As we explained in an earlier column, a KG is “a network of real-world entities—i.e. objects, events, situations, or concepts—and illustrates the relationship between them. This information is usually stored in a graph database and visualized as a graph structure, prompting the term knowledge graph.”  These visualization tools have a long history in healthcare, dating back to the famous graphic created by the English physician John Snow in the 1800s. As figure 1 illustrates, he was able to link cholera outbreaks to water pumping stations in London. That connection became crystal clear when one looked at his map. The areas in the city circled in red represented the greatest number of cholera cases, most of which clustered around the Broad Street pump, circled in green. 

Figure 1

The cause/effect relationship between microbe-saturated water and cholera may be obvious to 21^st century clinicians, but to Dr Snow’s colleagues, it was a revelation. Similarly, clinicians and researchers who are deploying knowledge graphs are seeing hidden insights that are having an impact on patient care.
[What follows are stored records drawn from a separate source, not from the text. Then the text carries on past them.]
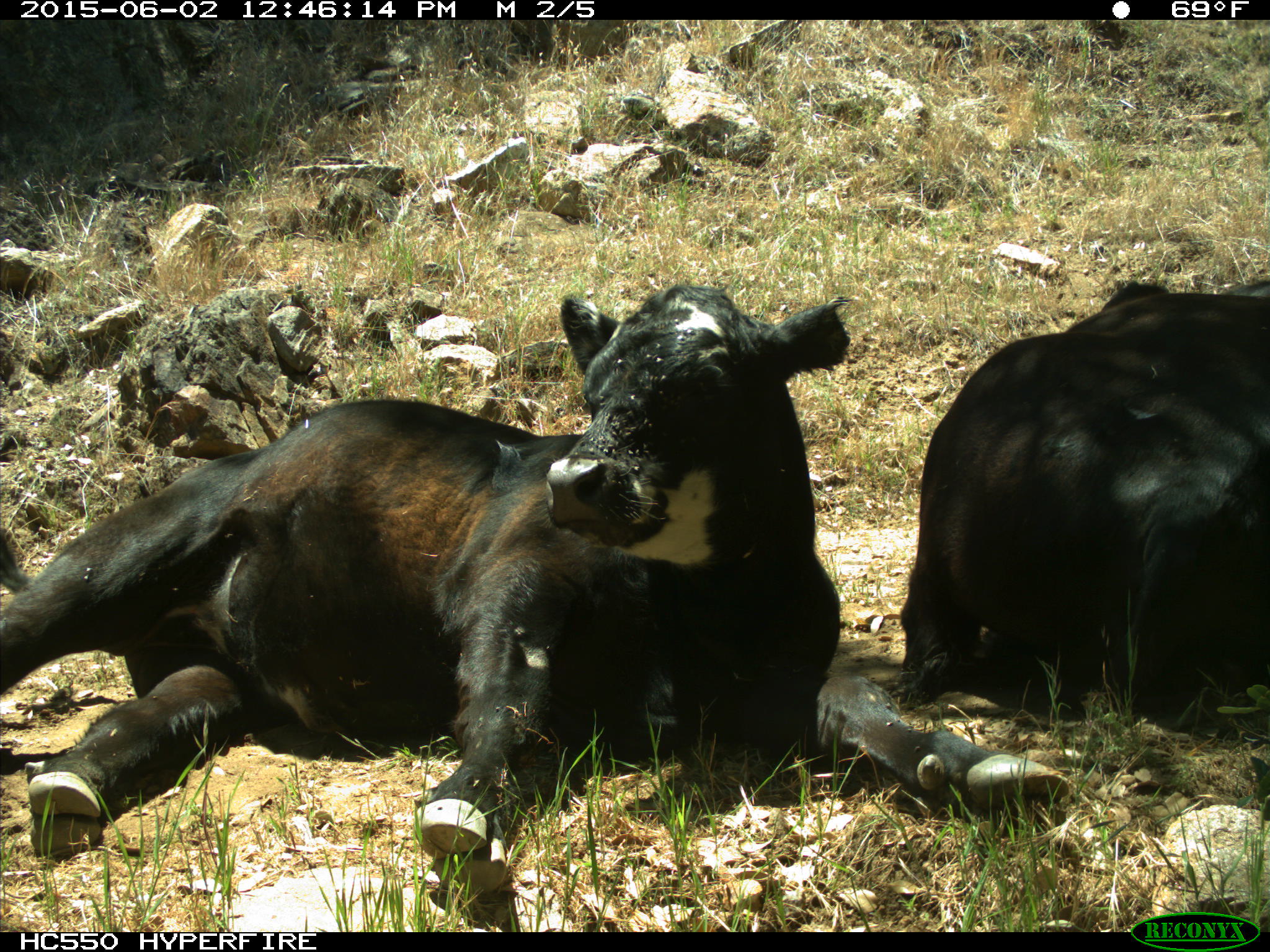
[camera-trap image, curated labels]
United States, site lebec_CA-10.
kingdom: Animalia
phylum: Chordata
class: Mammalia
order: Artiodactyla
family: Bovidae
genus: Bos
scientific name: Bos taurus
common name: domestic cow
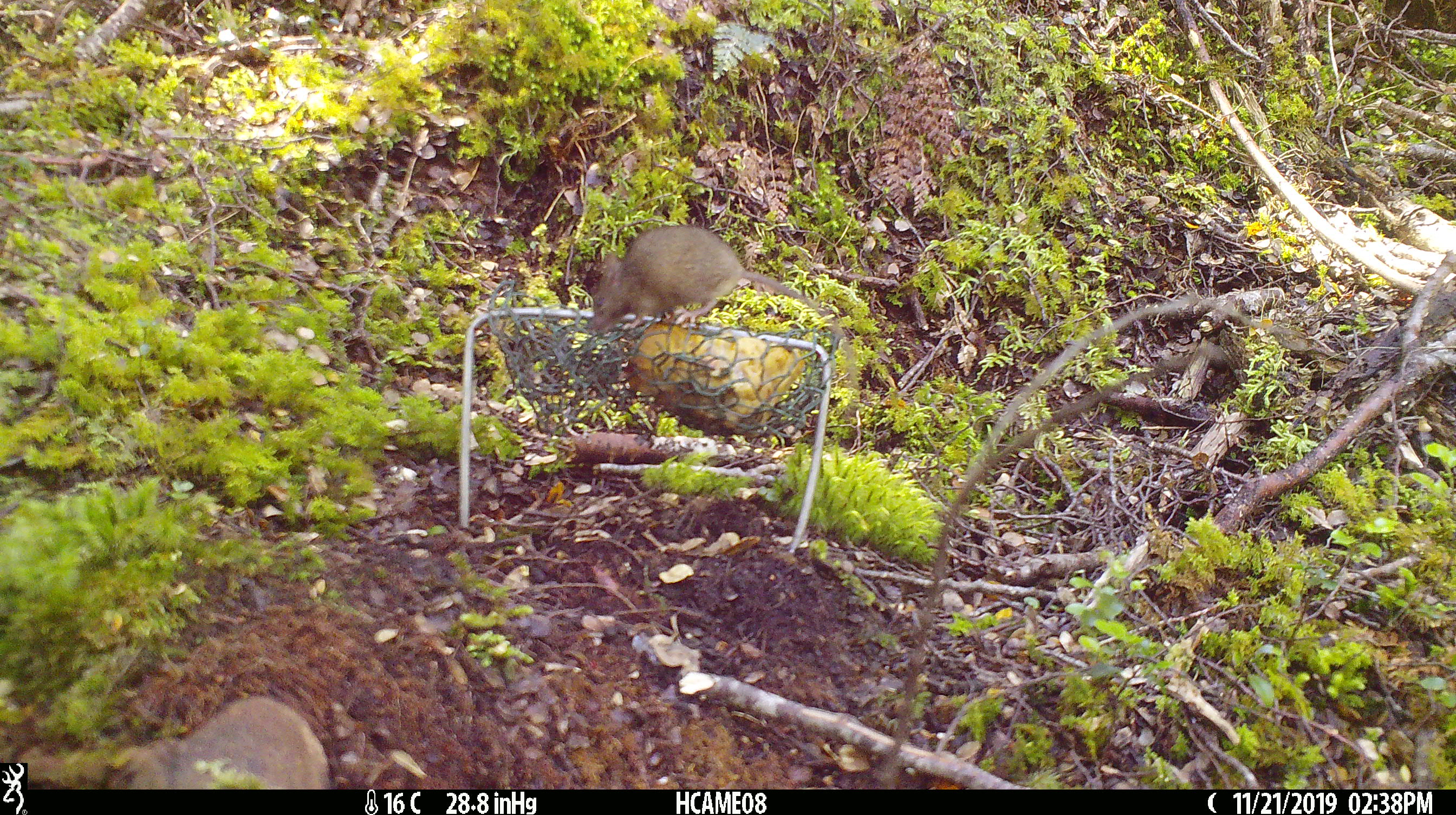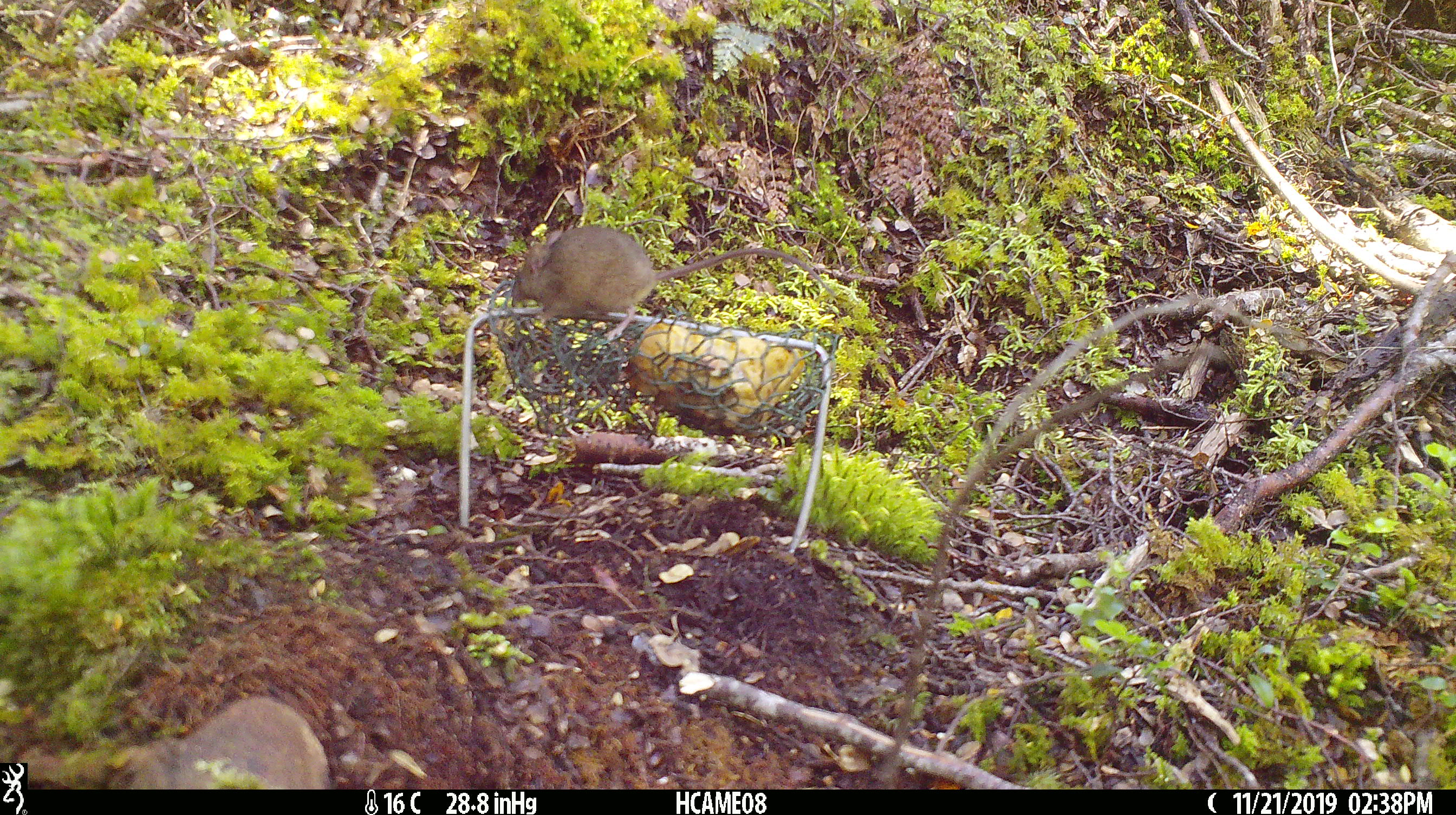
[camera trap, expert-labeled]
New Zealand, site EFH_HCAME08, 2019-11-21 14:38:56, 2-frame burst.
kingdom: Animalia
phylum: Chordata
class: Mammalia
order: Rodentia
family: Muridae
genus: Mus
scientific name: Mus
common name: mouse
Mouse (Mus).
To date, there’s evidence to show that KGs are playing an important role in repurposing drugs so that they can be used to treat conditions for which they were not originally approved for. They can also improve clinical decision support when linked to EHR data, enabling them to detect hidden patterns, which in turn improve diagnostic predictions and treatment options. There’s also reason to believe KGs can support precision medicine and contribute to clinical research by generating better hypotheses and improving the reasoning process.

These impressive accomplishments take advantage of a KG’s basic structure, which includes nodes, edges, and labels—the so-called triple. As figure 2 illustrates, nodes can include various types of data, including disease phenotypes, exposure to specific environmental factors, drugs, and diet; edges represent the relationships between these nodes, and labels can be the text used to explain the relationships. They can be as simple as a caption for a table or be more complex, referring to variables plotted on an X and Y axis.

Figure 2 comes from a group of investigators who created a KG called SPOKE, an acronym for scalable precision medicine open knowledge engine. Their system took advantage of 41 specialized databases, 21 types of nodes, and 55 types of edges. These data sources included content from molecular and cell biology, pharmacology, and clinical practice. Morris et al explain: “SPOKE has been used for a variety of biomedical applications including drug repurposing…, disease prediction and interpretation of transcriptomic data…, among others. More recently, we developed an algorithm to embed electronic health records onto SPOKE, which, when combined with machine learning techniques, enables a wide range of applications relevant to precision medicine.”

Figure 2

Ziad Obermeyer, a professor at University California, Berkeley, once said: “The complexity of medicine now exceeds the capacity of the human mind.” With the flood of new data resources now available, that complexity has grown exponentially. Well-constructed KGs are “connecting the dots,” helping clinicians manage this information overload. As they find their way in routine medical practice, there’s reason to believe they will improve patient outcomes.